PASSAGE FOURNI:
---*---
EN CINQ ANS, 7 MILLIONS D’EMPLOIS POURRAIENT ÊTRE DÉTRUITS ET 2 MILLIONS CRÉÉS. RÉSULTAT : 5 MILLIONS D’EMPLOIS EN MOINS
Une étude du Forum économique, par exemple, avance le chiffre de sept millions d’emplois qui seront détruits en cinq ans dans quinze secteurs économiques. Heureusement, deux millions d’autres emplois seront créés – en comptant bien, cela fait quand même un résultat net de cinq millions d’emplois en moins. Rassurez-vous, le pire n’est pas sûr. Des métiers disparaîtront ; d’autres, évidemment, apparaîtront. Lesquels ? Combien ? Nul ne le sait encore.
Les progrès que permet cette nouvelle révolution dans la recherche sont époustouflants. « Mind-blowing », répète avec passion Bill Gates, l’homme le plus riche du monde qui, lui, a compris que le meilleur moyen d’en orienter l’impact social était d’investir sa fortune dans la philanthropie, tout en faisant progresser la science. L’être humain maîtrise aujourd’hui les moyens de rendre la machine plus intelligente que lui : c’est « mind-blowing », parce que l’humanité peut en tirer un profit fabuleux. La machine, on le sait, peut faire beaucoup de choses à notre place : la robotisation est déjà bien avancée dans les processus industriels. Mais elle sait aussi penser à notre place, et souvent plus loin que nous. Et là, beaucoup des implications de ces possibilités restent à découvrir.
---*---
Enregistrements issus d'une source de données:
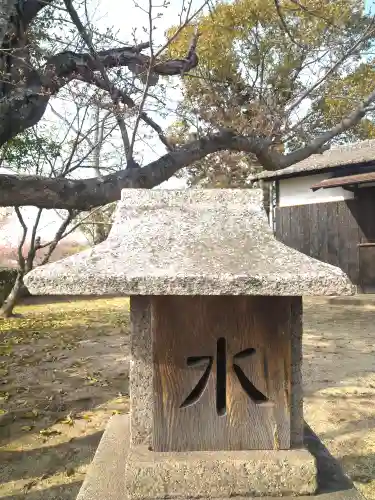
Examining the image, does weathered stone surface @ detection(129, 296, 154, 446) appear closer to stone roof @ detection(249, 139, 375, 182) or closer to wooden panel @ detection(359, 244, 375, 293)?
stone roof @ detection(249, 139, 375, 182)

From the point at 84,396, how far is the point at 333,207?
8.90 metres

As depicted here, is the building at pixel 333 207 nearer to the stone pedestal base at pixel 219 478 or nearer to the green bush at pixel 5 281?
the green bush at pixel 5 281

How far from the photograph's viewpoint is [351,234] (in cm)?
1143

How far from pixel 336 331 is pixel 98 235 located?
23.5 feet

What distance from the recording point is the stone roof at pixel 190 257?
1351 mm

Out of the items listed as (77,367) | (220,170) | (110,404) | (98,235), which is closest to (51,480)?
(110,404)

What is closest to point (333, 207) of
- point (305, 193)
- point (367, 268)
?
point (305, 193)

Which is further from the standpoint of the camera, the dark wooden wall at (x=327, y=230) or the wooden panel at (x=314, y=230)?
the wooden panel at (x=314, y=230)

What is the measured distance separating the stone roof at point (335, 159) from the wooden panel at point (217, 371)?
32.4 ft

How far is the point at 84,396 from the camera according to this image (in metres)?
4.81

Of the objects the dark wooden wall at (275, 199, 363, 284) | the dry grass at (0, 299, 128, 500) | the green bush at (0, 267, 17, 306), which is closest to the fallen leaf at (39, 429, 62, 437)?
the dry grass at (0, 299, 128, 500)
---*---
TRAVAIL DEMANDÉ: Réécrivez, s'il vous plaît, le passage fourni depuis « EN CINQ ANS, 7 » jusqu'à « le sait encore. » inclus, en remplaçant « Heureusement » par « Par bonheur ».

SOLUTION DU PROBLÈME:
EN CINQ ANS, 7 MILLIONS D’EMPLOIS POURRAIENT ÊTRE DÉTRUITS ET 2 MILLIONS CRÉÉS. RÉSULTAT : 5 MILLIONS D’EMPLOIS EN MOINS
Une étude du Forum économique, par exemple, avance le chiffre de sept millions d’emplois qui seront détruits en cinq ans dans quinze secteurs économiques. Par bonheur, deux millions d’autres emplois seront créés – en comptant bien, cela fait quand même un résultat net de cinq millions d’emplois en moins. Rassurez-vous, le pire n’est pas sûr. Des métiers disparaîtront ; d’autres, évidemment, apparaîtront. Lesquels ? Combien ? Nul ne le sait encore.